Twins’ Falvey on development, use of pitchers and more

Devin Smeltzer started and pitched two scoreless innings on Friday. (Photo: BARE ANTOLOS)

By KEVIN OKLOBZIJA

This is not an affiliation year; the Rochester Red Wings and Minnesota Twins still have 2020 remaining on their working agreement.

But Derek Falvey, chief baseball officer for the Twins, is in town to take one last look at possible Sept. 1 callups as the International League regular season winds down.

Here’s a Friday six pack from Falvey’s chat with the media:

His view on that age-old balance of development and winning

“I do think winning matters,” Falvey said. “You have to teach guys how to win.

“You kind of spend the first portion of a minor league player’s career really focusing on their individual development and then you continue to build more the team focus level by level.”

That said, development still trumps all

If you’re a pitcher, you can’t go into a major league game and introduce a new pitch. Taking a test drive with your experimental four-seam fastball is a recipe for disaster.

But throughout minor league baseball, that’s sometimes what games are for. That’s how players perfect the circle change, the slider, the whatever.

“(Sometimes) you’re developing a skill or a pitch that you need to develop,” Falvey said. “You know it might not be your best pitch but you have to go out and compete with it.

“That’s something you have to do at the minor-league level in order to get up to the big-league level.”

On the Twins-Red Wings marriage

This is Year 17 of the working agreement between the organizations. There would need to be a dramatic shift in philosophy or treatment for a renewal not to happen next summer.

Wings CEO Naomi Silver said Rochester Community Baseball is pleased with the relationship. The Twins, too, are content, and part of this visit is about making sure everyone is on the same page.

“It’s a chance to connect with Naomi, Dan (Mason, the general manager), Gary (Larder, chairman of the board) and their group here,” Falvey said.

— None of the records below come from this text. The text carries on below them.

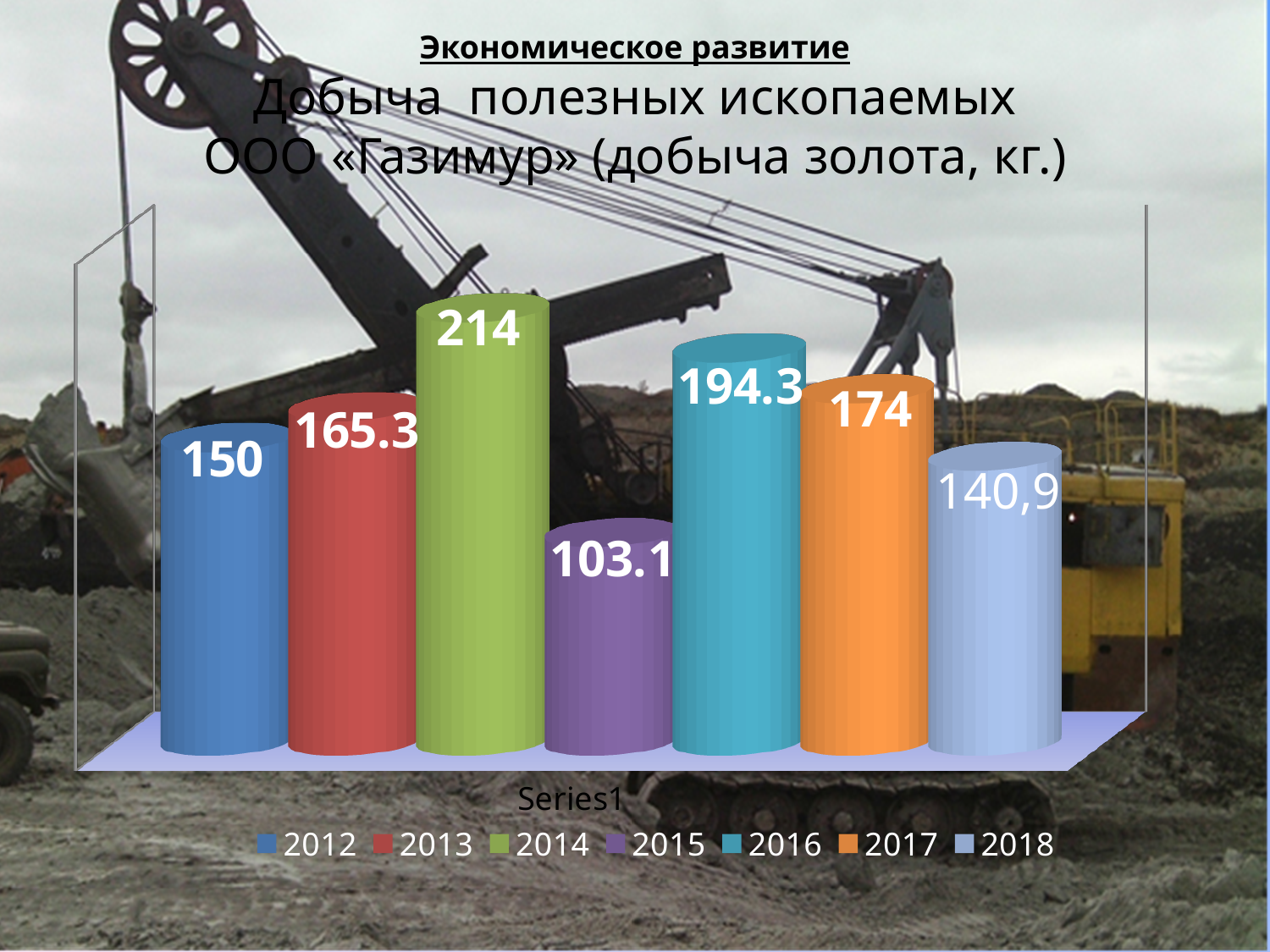
What kind of chart is shown on the slide? bar chart What value is shown for 2018? 140,9 What is the value shown for 2015? 103.1 What is the value shown for 2016? 194.3 What is the difference between the values for 2013 and 2012? 15.3 What is the difference between the values for 2014 and 2015? 110.9 Which year has the lowest value on the chart? 2015 What colour is the bar for 2014? green What is the gold production value shown for 2014? 214 Which is larger, the value for 2016 or the value for 2017? 2016 Which year has the highest value on the chart? 2014 How many years does the legend list? 7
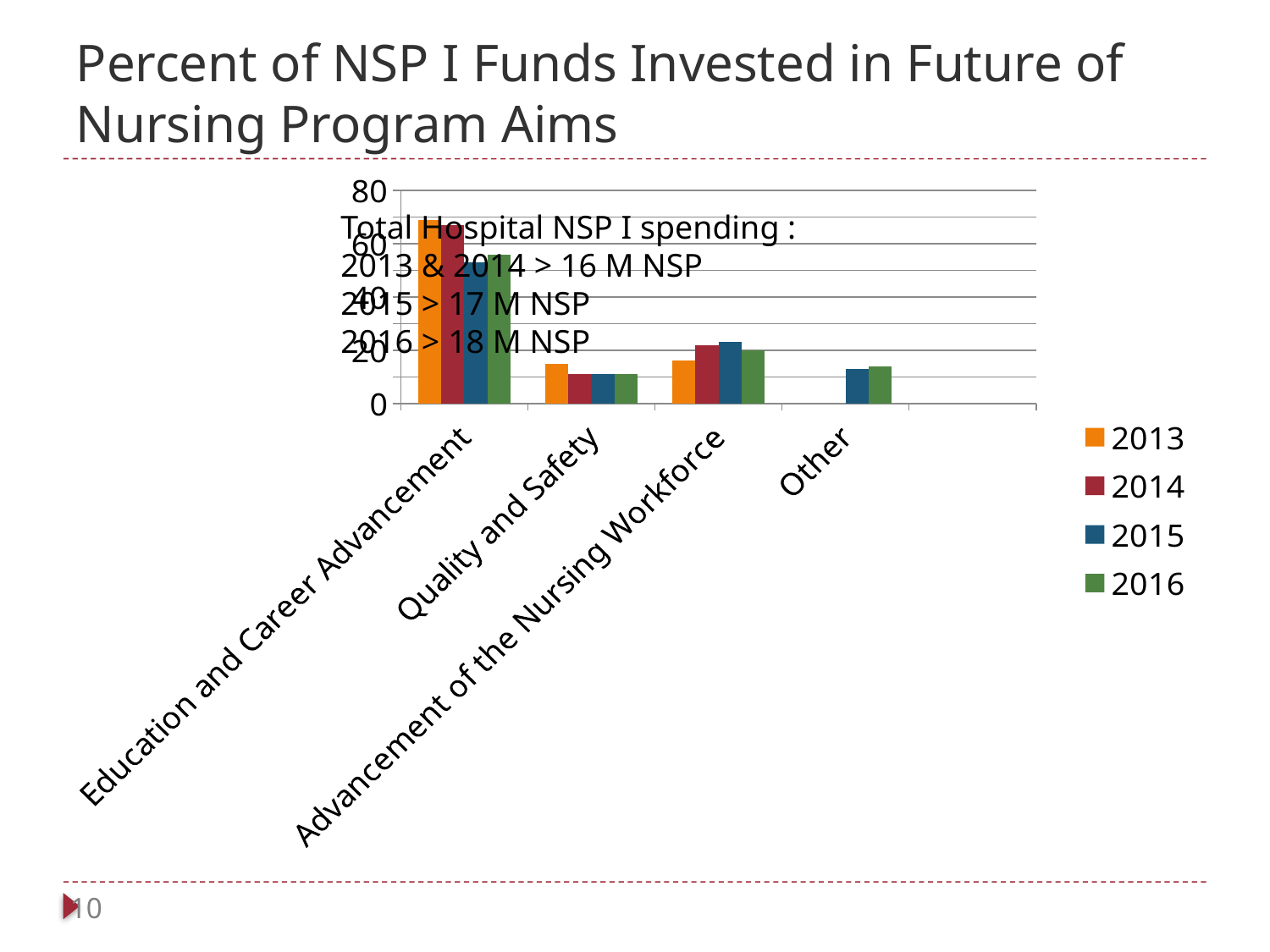
How many categories are shown on the x axis of the chart? 4 Which is larger for Education and Career Advancement, the 2013 value or the 2016 value? 2013 Which category has the highest bars in the chart? Education and Career Advancement Is the value for 2013 in Education and Career Advancement greater or less than 60? greater Is the value for 2016 in Quality and Safety greater or less than 20? less What are the four series listed in the chart legend? 2013, 2014, 2015, 2016 Which is larger for Advancement of the Nursing Workforce, the 2013 value or the 2015 value? 2015 Is the value for 2016 in Other greater or less than 20? less What kind of chart is shown on the slide? bar chart How many series does the chart legend list? 4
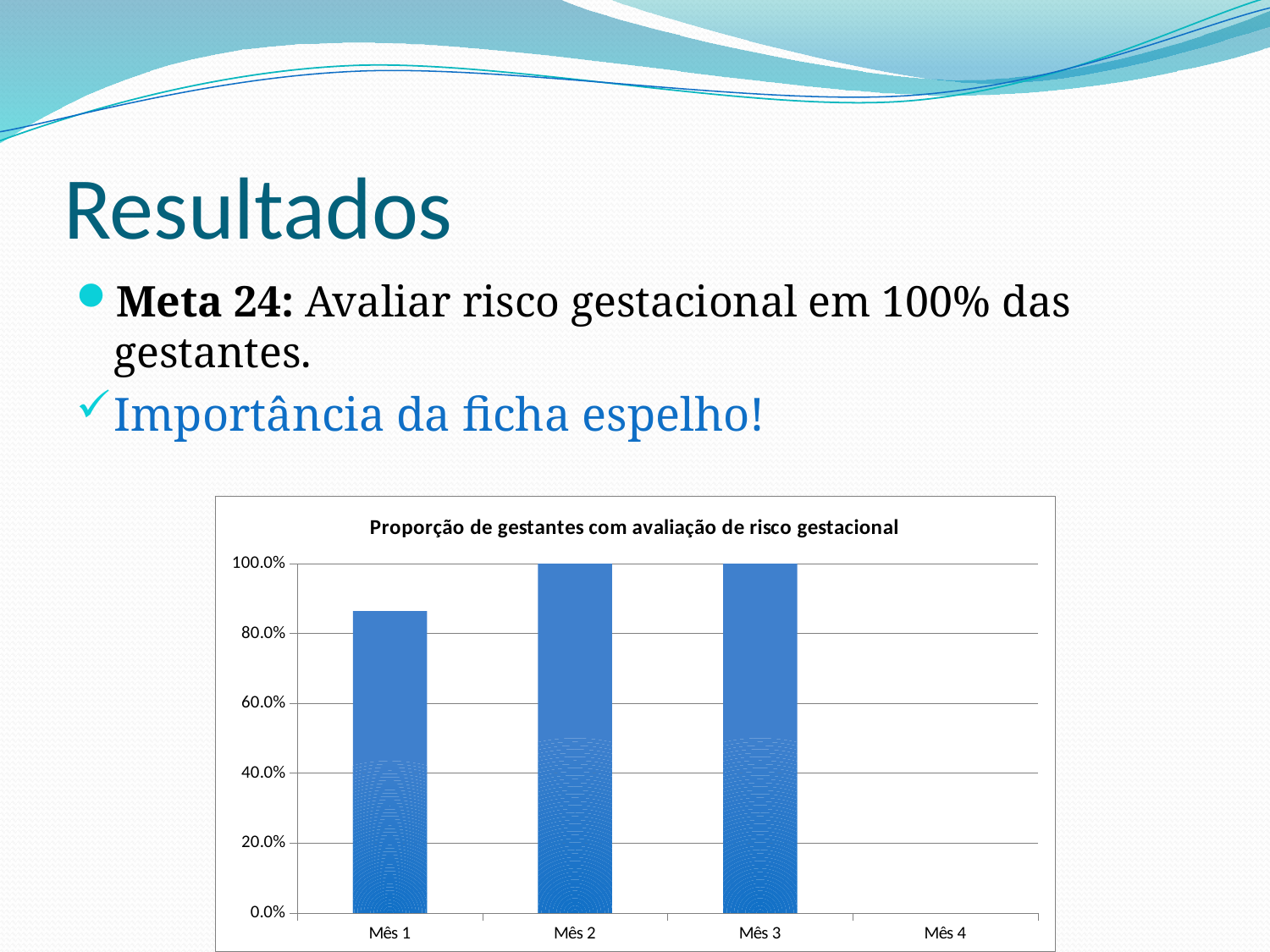
Which month has the lowest value? Mês 4 What is the title of the chart? Proporção de gestantes com avaliação de risco gestacional What type of chart is shown on the slide? bar chart What is the value for Mês 4? 0.0% How many categories are shown on the x axis of the chart? 4 Is the value for Mês 1 greater or less than 80.0%? greater Which is larger, the value for Mês 1 or the value for Mês 2? Mês 2 What is the value for Mês 3? 100.0% What is the difference between the values for Mês 2 and Mês 4? 100.0% Is the value for Mês 1 greater or less than 100.0%? less Does the value rise or fall from Mês 1 to Mês 2? rise What is the value for Mês 2? 100.0%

On how pitchers are used — or not used

There have been times throughout the summer when it was clear a starter, or a reliever, was no where near their limit, yet manager Joel Skinner went to the bullpen.

Or times when a struggling reliever was still brought into a clutch situation, even though executing stressful pitches hadn’t been his specialty.

It’s all about learning. For the player, who learns from being in those situations, and for the organization, which can learn what a pitcher is capable of doing.

“What you’re trying to do at the minor league level mirrors what we’re trying to do at the major-league level and that’s get guys to pitch meaningful outs during the last nine outs of the game,” Falvey said. “Whichever order those are in (is) sometimes less important than making sure the match-ups are right.”

He said it’s not so much that Skinner can’t use a pitcher.

“It’s less about, ‘Hey, he needs to pitch.’ It’s more limiting how much he pitches,” Falvey said. “More often than not, the way restrictions are placed from a player development side of things is less about ‘Hey, he needs to pitch,’ it’s more limiting a how much a guy’s pitching.

“Maybe a guy’s doing side work as a pitcher and he’s really going to get after it in a 30-pitch bullpen session to try to execute that third pitch development; maybe that’s not a night he’s available. It’s never typically that guy needs to pitch that hasn’t if we don’t think he’s going to be effective that night.”

From horrible to respectable

The Red Wings were 20-33 on June 3 and were about as exciting as the fourth game of the NFL preseason schedule.

But the Twins moved some players out, brought some players in, and some of the holdovers got hot.

Friday’s victory put the Wings one game over .500. They have a chance to finish above .500 for the 11th time in the Twins era. On Memorial Day, anyone who said that was possible would have been drug-tested. And then re-tested.

“When you get off to a slow start it always seems like you’re trying to dig out of a hole,” Falvey said. “I think the team really showed resiliency. A lot of guys really stepped up and played really good baseball.”

Who goes up?

There is less intrigue about the Sept. 1 callups this year than perhaps in past years. It’s not like recent years where there was speculation about guys like Jose Berrios or Byron Buxton.

That’s one reason Falvey is here. “Certainly some of the call-up conversations are part of the process now,” he said.

Utility player Willians Astudillo is surely headed up (.432 average, 1.104 OPS). He might be the only position player.

From the pitching staff, Zack Littell and Devin Smeltzer are pretty much gimmes, Kohl Stewart and Lewis Thorpe are strong possibilities, and Trevor Hildenberger has a chance.

Smeltzer started on Friday against Syracuse and departed after just two scoreless innings (one hit, three strikeouts). The Twins obviously want him available on Sunday, if they need him.

Hildenberger lost his job in the Twins bullpen in May and, because of injuries, has appeared in only 12 games with Rochestesr. But since rejoining the Wings last week after rehab in the Gulf Coast League, he has appeared in four games (seven innings, no runs, one hit, one walk, four strikeouts). On Friday he pitched two scoreless innings, the seventh and eighth.